Cünüp olduğunu, âdet hastası ve lohusa hastası olduğunu, abdestsiz olduğunu bildiği halde Kur’an-ı Kerim’e dokunan da haram işlemiş olur.
Yatağa yatarken abdestli yatan kişi o gece ölse, sabah evden çıkarken abdestli çıkan kişi o gün ölse şehit sevabı alarak öteki âleme göçmüş olur.
Hulasa:
Abdestsizliğin hiçbir faydası yoktur, ama her zaman abdestli olmanın faydaları çok fazladır.
Resûlüllah sallellahu aleyhi ve sellem Miraç sonrası Bilâl-i Habeşi’ye -Allah ondan razı olsun- sordu, buyurdu ki:
Ey Bilâl Cennette senin pabuçlarının seslerini işittim, sen ne yapıyorsun?
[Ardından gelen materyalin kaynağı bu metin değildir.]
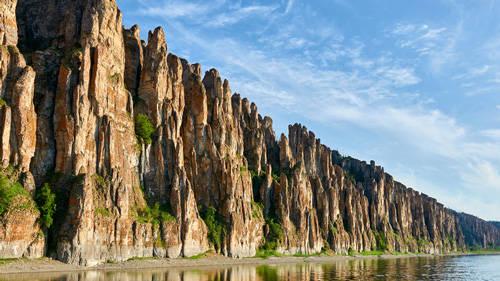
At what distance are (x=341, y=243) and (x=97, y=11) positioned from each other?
124 m

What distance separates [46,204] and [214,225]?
4614 centimetres

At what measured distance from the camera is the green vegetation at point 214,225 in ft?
363

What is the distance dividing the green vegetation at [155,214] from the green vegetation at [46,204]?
1878cm

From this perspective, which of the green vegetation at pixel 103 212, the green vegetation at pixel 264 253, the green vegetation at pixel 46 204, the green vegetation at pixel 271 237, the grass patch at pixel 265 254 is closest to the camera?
the green vegetation at pixel 46 204

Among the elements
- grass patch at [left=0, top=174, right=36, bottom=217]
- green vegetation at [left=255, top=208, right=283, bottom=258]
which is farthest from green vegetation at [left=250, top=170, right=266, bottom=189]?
grass patch at [left=0, top=174, right=36, bottom=217]

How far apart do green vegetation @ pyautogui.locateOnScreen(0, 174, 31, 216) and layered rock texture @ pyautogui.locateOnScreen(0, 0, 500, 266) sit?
4.96ft

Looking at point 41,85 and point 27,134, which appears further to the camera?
point 41,85

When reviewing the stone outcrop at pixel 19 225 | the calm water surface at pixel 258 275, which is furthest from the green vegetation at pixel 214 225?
the stone outcrop at pixel 19 225

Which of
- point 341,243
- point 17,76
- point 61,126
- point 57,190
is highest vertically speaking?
point 17,76

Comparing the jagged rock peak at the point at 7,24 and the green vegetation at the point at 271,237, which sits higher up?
the jagged rock peak at the point at 7,24

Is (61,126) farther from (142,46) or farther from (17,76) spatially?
(142,46)

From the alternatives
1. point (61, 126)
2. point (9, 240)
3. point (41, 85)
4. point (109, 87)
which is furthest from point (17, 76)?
point (9, 240)

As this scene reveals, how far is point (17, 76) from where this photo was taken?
3361 inches

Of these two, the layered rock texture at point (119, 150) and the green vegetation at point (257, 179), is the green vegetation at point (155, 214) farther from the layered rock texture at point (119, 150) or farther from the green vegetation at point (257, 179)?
the green vegetation at point (257, 179)
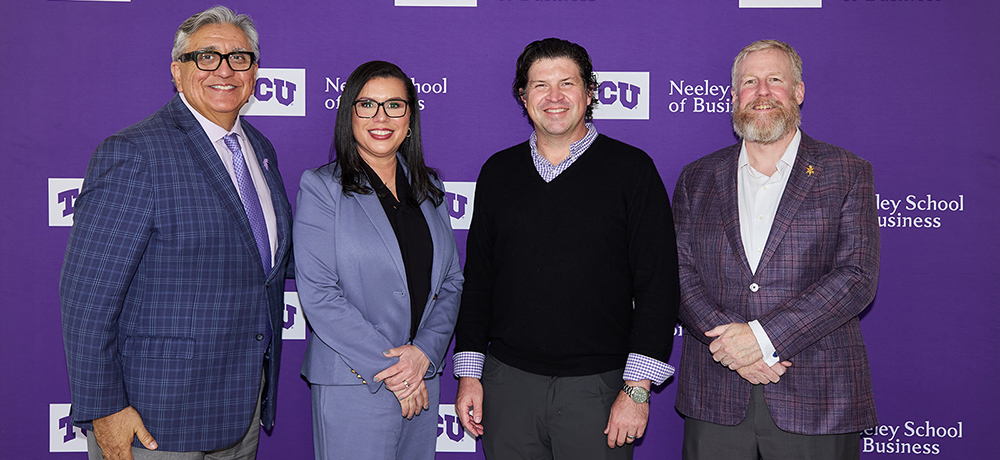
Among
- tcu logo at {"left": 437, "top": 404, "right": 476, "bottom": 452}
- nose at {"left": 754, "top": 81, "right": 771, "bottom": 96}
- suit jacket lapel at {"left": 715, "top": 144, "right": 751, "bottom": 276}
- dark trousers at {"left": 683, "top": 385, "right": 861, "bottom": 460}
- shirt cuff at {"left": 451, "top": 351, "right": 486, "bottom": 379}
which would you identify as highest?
nose at {"left": 754, "top": 81, "right": 771, "bottom": 96}

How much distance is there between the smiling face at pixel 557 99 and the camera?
2154mm

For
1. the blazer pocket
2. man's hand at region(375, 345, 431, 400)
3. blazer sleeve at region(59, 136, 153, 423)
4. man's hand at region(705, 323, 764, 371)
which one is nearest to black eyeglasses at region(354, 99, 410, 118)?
blazer sleeve at region(59, 136, 153, 423)

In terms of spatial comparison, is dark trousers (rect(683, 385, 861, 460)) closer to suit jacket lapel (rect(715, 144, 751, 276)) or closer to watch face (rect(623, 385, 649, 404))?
watch face (rect(623, 385, 649, 404))

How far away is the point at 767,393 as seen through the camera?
2105 mm

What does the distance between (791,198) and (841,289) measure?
13.1 inches

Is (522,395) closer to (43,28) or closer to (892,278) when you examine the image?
(892,278)

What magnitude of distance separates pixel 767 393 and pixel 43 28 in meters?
3.28

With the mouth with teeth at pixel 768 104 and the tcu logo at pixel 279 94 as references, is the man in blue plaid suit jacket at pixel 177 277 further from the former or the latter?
the mouth with teeth at pixel 768 104

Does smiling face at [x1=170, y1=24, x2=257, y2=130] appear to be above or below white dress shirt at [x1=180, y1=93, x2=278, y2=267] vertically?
above

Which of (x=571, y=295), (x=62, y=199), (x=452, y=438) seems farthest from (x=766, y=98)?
(x=62, y=199)

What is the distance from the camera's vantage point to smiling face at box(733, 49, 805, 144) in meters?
2.20

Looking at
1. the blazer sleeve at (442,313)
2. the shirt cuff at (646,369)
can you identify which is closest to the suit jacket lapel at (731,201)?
the shirt cuff at (646,369)

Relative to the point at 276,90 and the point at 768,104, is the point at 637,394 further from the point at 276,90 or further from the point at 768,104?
the point at 276,90

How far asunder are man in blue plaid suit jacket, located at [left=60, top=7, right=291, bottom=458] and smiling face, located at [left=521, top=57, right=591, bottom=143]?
3.23 ft
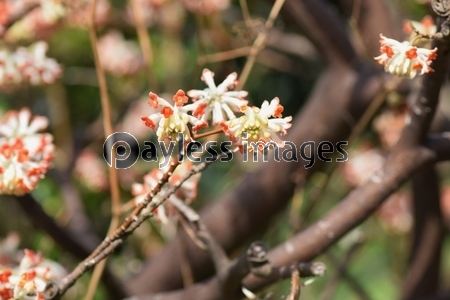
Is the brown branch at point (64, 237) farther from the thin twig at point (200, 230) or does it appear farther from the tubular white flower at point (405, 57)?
the tubular white flower at point (405, 57)

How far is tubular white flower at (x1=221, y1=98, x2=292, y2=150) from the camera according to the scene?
19.1 inches

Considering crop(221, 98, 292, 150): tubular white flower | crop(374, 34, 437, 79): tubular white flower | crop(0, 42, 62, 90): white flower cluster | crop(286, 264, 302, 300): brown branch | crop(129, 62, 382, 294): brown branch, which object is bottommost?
crop(129, 62, 382, 294): brown branch

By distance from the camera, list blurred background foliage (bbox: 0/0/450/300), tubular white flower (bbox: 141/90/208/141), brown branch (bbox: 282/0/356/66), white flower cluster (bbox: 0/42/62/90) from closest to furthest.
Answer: tubular white flower (bbox: 141/90/208/141) < white flower cluster (bbox: 0/42/62/90) < brown branch (bbox: 282/0/356/66) < blurred background foliage (bbox: 0/0/450/300)

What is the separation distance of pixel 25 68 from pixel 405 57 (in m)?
0.52

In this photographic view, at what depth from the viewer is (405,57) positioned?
52 centimetres

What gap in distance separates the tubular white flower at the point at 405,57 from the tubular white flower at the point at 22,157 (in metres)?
A: 0.33

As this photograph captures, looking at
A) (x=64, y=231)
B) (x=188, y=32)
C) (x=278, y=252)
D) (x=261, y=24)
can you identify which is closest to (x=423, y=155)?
(x=278, y=252)

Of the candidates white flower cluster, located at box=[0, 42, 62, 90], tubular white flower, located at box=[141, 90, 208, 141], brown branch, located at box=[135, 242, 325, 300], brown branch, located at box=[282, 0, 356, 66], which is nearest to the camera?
tubular white flower, located at box=[141, 90, 208, 141]

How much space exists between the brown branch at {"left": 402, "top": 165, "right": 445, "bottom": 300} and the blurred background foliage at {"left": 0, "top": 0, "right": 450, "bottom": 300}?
15cm

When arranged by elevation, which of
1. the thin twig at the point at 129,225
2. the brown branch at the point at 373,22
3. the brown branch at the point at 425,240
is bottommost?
the brown branch at the point at 425,240

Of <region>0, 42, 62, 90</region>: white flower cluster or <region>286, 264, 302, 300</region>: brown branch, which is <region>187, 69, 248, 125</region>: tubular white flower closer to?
<region>286, 264, 302, 300</region>: brown branch

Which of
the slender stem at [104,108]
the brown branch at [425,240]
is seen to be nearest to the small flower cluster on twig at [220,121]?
the slender stem at [104,108]

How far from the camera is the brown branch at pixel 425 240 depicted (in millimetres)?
1092

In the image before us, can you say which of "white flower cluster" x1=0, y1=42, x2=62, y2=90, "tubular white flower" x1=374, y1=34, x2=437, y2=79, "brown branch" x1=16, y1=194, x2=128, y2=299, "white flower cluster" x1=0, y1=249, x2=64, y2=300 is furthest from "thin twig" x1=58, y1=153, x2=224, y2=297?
"white flower cluster" x1=0, y1=42, x2=62, y2=90
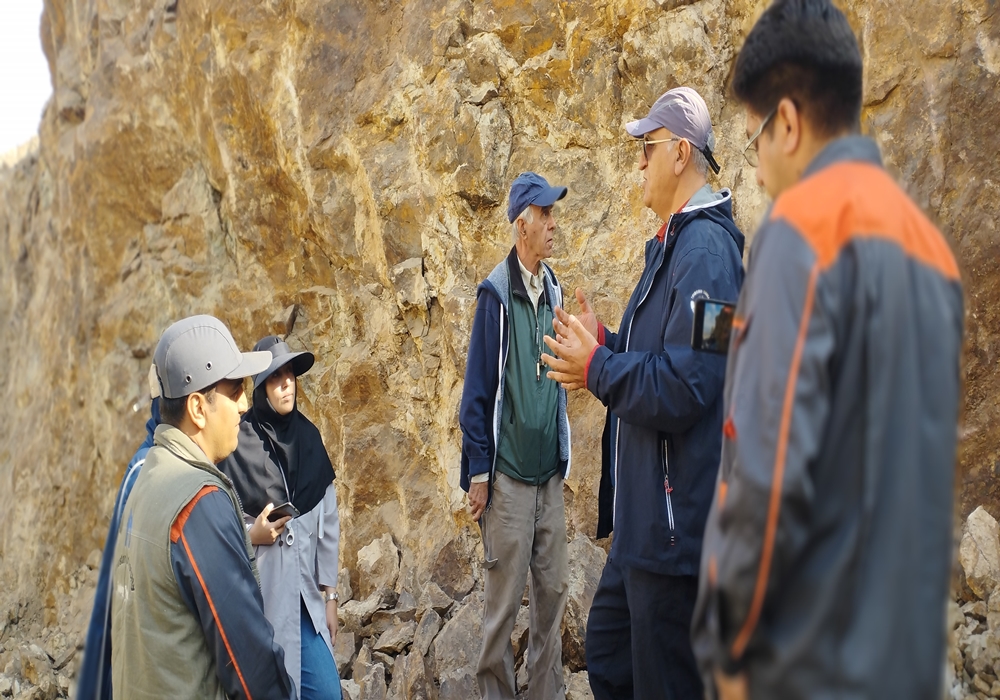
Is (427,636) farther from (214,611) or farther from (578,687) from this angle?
(214,611)

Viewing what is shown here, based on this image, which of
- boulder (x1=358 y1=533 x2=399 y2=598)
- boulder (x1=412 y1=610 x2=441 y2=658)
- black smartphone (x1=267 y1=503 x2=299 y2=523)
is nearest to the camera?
black smartphone (x1=267 y1=503 x2=299 y2=523)

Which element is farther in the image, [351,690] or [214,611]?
[351,690]

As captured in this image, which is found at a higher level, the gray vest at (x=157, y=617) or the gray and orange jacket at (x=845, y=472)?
the gray and orange jacket at (x=845, y=472)

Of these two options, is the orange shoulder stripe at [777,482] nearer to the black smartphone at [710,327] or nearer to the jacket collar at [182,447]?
the black smartphone at [710,327]

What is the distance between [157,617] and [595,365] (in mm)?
1409

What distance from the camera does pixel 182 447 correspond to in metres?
2.38

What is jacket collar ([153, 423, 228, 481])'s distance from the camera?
2357 mm

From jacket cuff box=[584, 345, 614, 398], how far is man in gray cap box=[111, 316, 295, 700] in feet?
3.61

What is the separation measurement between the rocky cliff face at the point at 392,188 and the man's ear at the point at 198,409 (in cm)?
329

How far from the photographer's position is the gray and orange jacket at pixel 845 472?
128 centimetres

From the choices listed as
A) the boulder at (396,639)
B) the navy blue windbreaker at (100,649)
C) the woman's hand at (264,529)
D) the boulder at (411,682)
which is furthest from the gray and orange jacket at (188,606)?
the boulder at (396,639)

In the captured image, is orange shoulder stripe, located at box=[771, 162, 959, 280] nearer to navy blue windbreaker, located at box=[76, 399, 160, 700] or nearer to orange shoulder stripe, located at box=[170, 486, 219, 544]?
orange shoulder stripe, located at box=[170, 486, 219, 544]

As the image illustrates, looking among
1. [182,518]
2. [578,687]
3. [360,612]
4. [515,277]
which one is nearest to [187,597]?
[182,518]

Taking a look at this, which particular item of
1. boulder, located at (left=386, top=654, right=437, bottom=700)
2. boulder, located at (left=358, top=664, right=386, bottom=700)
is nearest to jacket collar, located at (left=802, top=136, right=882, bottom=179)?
boulder, located at (left=386, top=654, right=437, bottom=700)
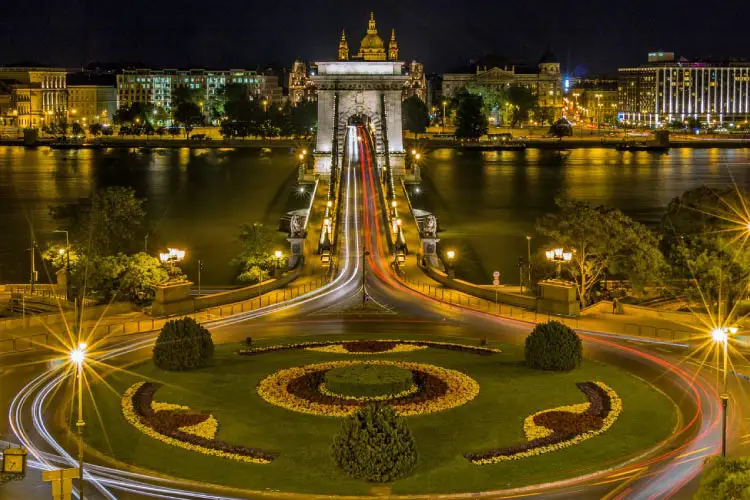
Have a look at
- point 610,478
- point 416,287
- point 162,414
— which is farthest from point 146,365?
point 416,287

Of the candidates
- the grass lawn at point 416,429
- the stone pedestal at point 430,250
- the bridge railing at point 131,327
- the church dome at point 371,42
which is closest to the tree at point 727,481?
the grass lawn at point 416,429

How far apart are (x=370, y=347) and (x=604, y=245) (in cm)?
1588

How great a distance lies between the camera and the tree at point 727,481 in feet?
64.6

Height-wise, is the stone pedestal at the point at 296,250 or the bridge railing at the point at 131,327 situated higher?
the stone pedestal at the point at 296,250

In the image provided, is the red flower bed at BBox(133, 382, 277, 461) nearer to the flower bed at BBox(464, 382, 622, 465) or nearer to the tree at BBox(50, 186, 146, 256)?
the flower bed at BBox(464, 382, 622, 465)

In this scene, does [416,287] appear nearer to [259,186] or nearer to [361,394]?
[361,394]

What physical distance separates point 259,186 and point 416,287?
83.0 m

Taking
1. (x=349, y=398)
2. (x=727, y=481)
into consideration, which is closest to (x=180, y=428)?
(x=349, y=398)

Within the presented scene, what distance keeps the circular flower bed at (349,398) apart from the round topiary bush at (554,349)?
2.39 m

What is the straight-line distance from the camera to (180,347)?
34875mm

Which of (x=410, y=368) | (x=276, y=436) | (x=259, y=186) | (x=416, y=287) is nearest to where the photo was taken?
(x=276, y=436)

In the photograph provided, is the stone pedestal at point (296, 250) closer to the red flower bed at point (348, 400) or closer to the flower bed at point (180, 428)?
the red flower bed at point (348, 400)

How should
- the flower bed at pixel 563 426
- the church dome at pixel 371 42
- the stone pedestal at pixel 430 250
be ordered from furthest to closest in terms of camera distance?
the church dome at pixel 371 42 → the stone pedestal at pixel 430 250 → the flower bed at pixel 563 426

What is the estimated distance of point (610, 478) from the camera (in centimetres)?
2555
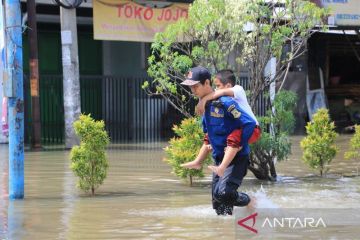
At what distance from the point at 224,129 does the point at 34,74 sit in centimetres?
1073

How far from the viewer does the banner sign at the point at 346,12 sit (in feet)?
65.5

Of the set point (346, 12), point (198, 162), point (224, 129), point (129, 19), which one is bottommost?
point (198, 162)

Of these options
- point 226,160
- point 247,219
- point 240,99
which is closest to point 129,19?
point 247,219

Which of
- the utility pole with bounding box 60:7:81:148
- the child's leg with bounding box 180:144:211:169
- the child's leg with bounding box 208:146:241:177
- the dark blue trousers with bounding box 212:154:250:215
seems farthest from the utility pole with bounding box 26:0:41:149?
the child's leg with bounding box 208:146:241:177

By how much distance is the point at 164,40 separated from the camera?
10.6 meters

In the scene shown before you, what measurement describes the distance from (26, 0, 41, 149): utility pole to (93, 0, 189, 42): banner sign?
2029 mm

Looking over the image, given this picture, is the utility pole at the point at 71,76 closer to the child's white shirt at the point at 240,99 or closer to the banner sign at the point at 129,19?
the banner sign at the point at 129,19

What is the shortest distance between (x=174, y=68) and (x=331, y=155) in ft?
10.8

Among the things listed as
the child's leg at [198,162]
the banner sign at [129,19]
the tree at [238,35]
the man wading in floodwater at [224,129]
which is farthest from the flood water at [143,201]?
the banner sign at [129,19]

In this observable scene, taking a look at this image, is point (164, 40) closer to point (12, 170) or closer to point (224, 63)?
point (224, 63)

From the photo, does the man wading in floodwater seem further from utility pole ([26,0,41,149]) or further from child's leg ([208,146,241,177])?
utility pole ([26,0,41,149])

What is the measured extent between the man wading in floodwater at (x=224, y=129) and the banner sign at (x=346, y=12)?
47.2ft

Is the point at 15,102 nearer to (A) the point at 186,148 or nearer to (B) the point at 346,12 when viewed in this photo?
(A) the point at 186,148

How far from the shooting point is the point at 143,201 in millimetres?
8922
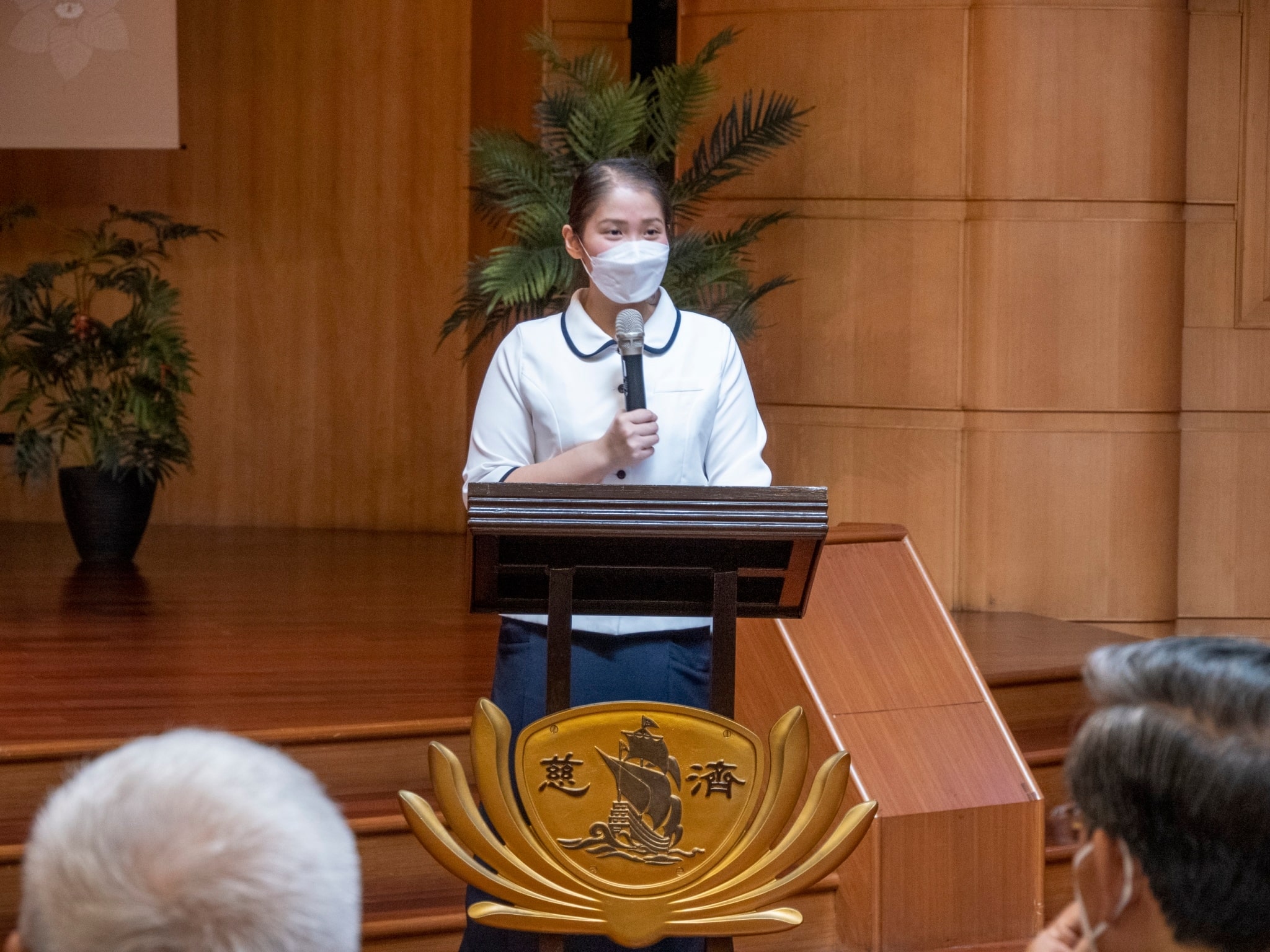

Bilâl-i Habeşî -Allah ondan razı olsun- dedi ki:
Ben, abdestim bozulduğunda hemen abdest alırım, her abdest aldığımda da iki rek’at namaz kılarım.
Bu cevap üzerine Efendimiz buyurdu ki:
İşte ondan, böyle yaptığın için, cennette senin pabuçlarının sesini işittim.
Abdestli olan kimse her ibadete hazır demektir.
Hazır olalım, hazırlıklı olalım, abdestli olmaya devam edelim.
Hem de şartlarına uygun, Sünnet üzere abdestlerimizi alalım.